◆ TASK REQUIREMENTS:
With pictures left out, output exactly the lines of the listing below from the line that has "Slugging (Flat slugs)" to the line that has "APPLICATION", both lines kept.

◆ AVAILABLE DATA:

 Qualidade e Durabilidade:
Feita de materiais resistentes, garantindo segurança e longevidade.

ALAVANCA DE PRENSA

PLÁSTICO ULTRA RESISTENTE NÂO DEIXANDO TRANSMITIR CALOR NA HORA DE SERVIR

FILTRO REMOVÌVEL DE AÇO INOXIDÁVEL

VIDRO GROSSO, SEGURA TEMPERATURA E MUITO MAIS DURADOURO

...

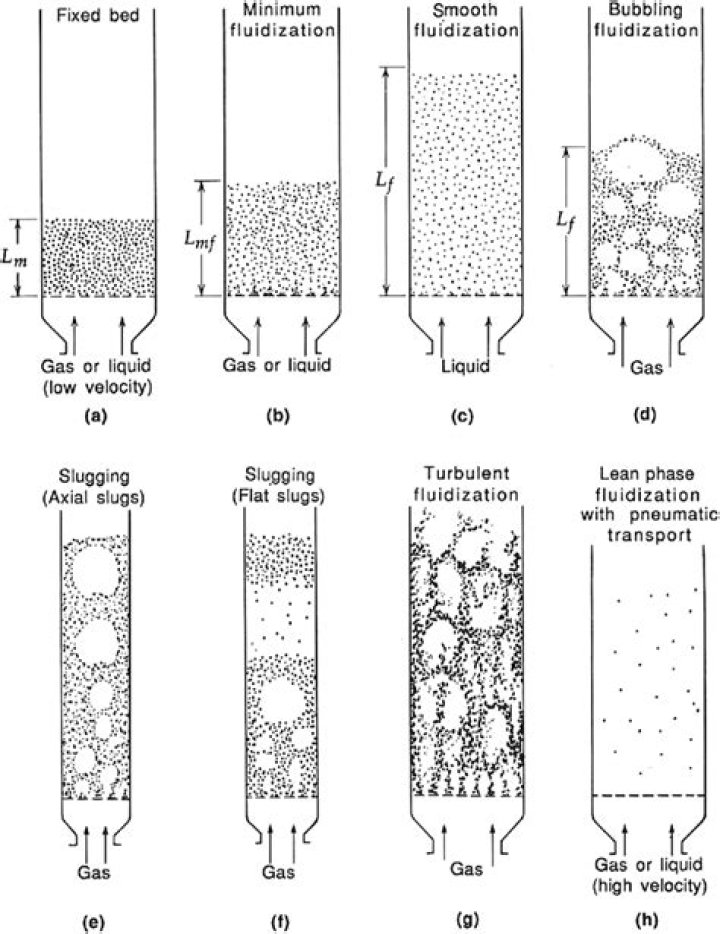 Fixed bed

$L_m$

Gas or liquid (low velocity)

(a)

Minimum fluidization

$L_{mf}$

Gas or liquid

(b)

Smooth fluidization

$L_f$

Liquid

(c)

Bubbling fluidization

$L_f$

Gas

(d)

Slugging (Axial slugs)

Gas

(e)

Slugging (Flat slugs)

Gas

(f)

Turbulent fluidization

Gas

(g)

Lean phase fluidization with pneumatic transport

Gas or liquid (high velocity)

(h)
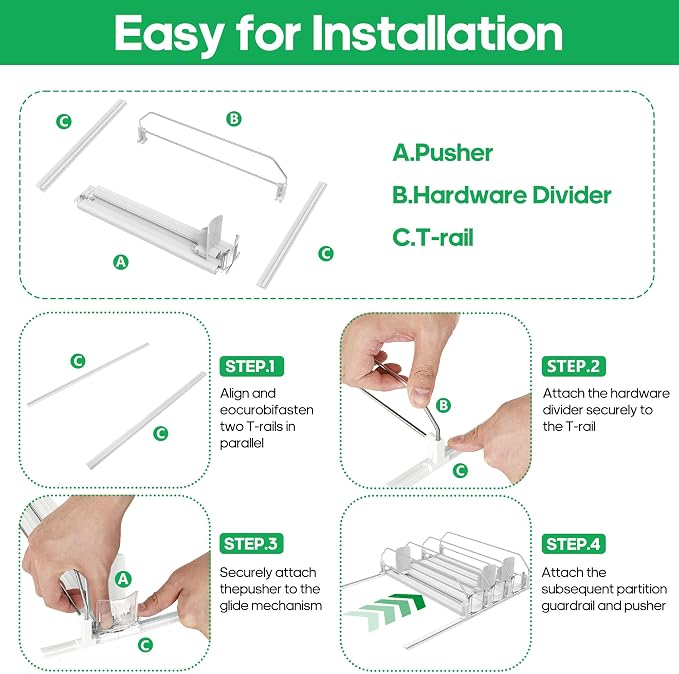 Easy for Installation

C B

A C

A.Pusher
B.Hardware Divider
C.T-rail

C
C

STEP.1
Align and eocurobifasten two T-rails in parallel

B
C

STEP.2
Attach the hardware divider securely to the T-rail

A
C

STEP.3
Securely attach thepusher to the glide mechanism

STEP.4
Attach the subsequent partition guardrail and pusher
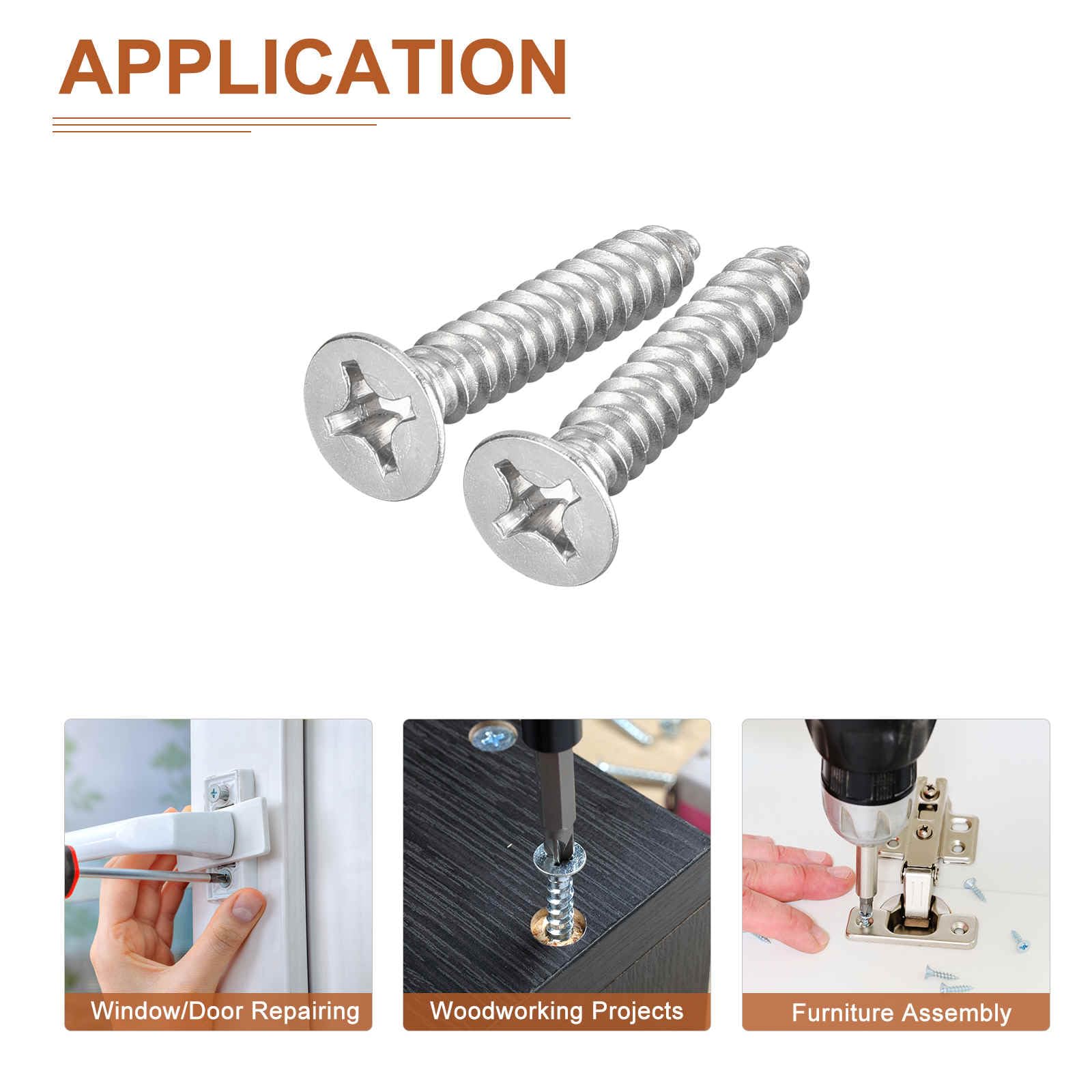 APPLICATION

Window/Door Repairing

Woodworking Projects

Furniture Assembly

◆ COMPLETED TASK:
Slugging (Flat slugs)

Gas

(f)

Turbulent fluidization

Gas

(g)

Lean phase fluidization with pneumatic transport

Gas or liquid (high velocity)

(h)
 Easy for Installation

C B

A C

A.Pusher
B.Hardware Divider
C.T-rail

C
C

STEP.1
Align and eocurobifasten two T-rails in parallel

B
C

STEP.2
Attach the hardware divider securely to the T-rail

A
C

STEP.3
Securely attach thepusher to the glide mechanism

STEP.4
Attach the subsequent partition guardrail and pusher
 APPLICATION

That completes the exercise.